Directions
Your copy of the lines below must match them exactly and contain no images.

Given data
=== Section Start ===
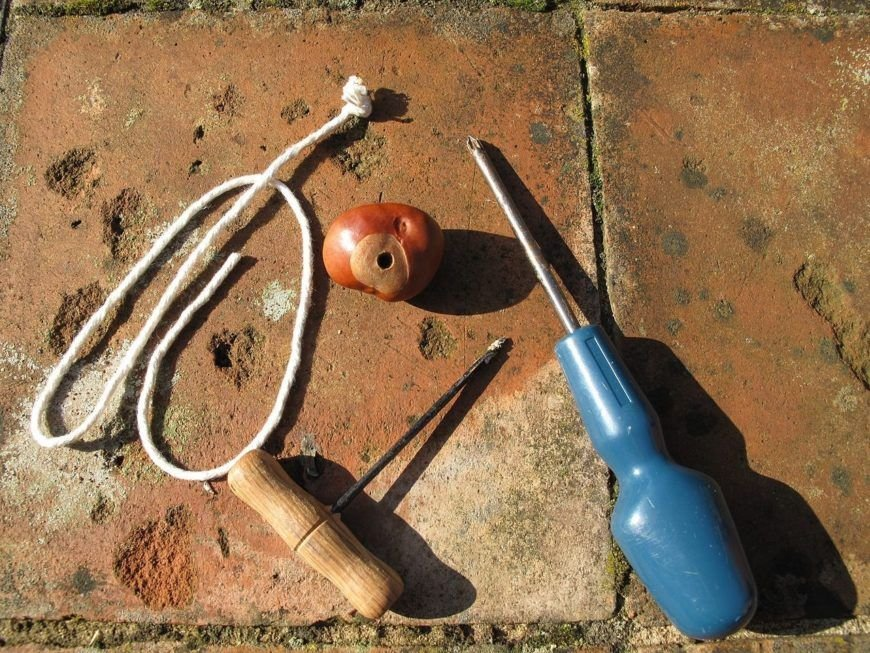1280Px Stringing Conkers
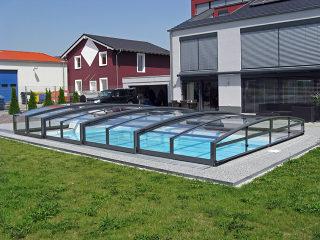 Schwimmbadüberdachung VIVA™ zeichnet sich durch modernes Design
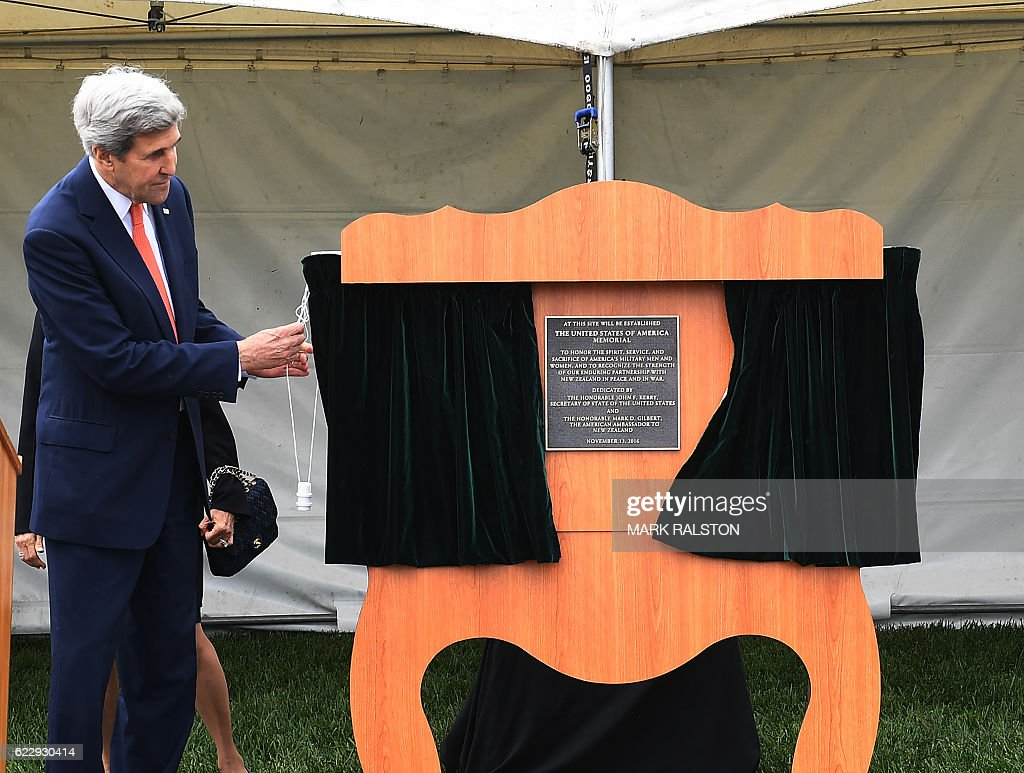 US Secretary of State John Kerry unveils a plaque during a dedication at the site of the future of the American War Memorial beside the National War Memorial in Wellington, New Zealand on November 13, 2016. Kerry is travelling to New Zealand, Oman, the United Arab Emirates, Morocco and will attend the APEC summit in Peru later in the month. / AFP /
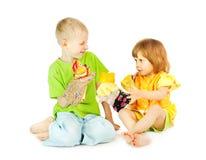 τα παιδιά παίζουν το θέατρ&omi Στοκ φωτογραφία με δικαίωμα ελεύθερης χρήσης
=== Section End ===
Written reply
1280Px Stringing Conkers
 Schwimmbadüberdachung VIVA™ zeichnet sich durch modernes Design
 US Secretary of State John Kerry unveils a plaque during a dedication at the site of the future of the American War Memorial beside the National War Memorial in Wellington, New Zealand on November 13, 2016. Kerry is travelling to New Zealand, Oman, the United Arab Emirates, Morocco and will attend the APEC summit in Peru later in the month. / AFP /
 τα παιδιά παίζουν το θέατρ&omi Στοκ φωτογραφία με δικαίωμα ελεύθερης χρήσης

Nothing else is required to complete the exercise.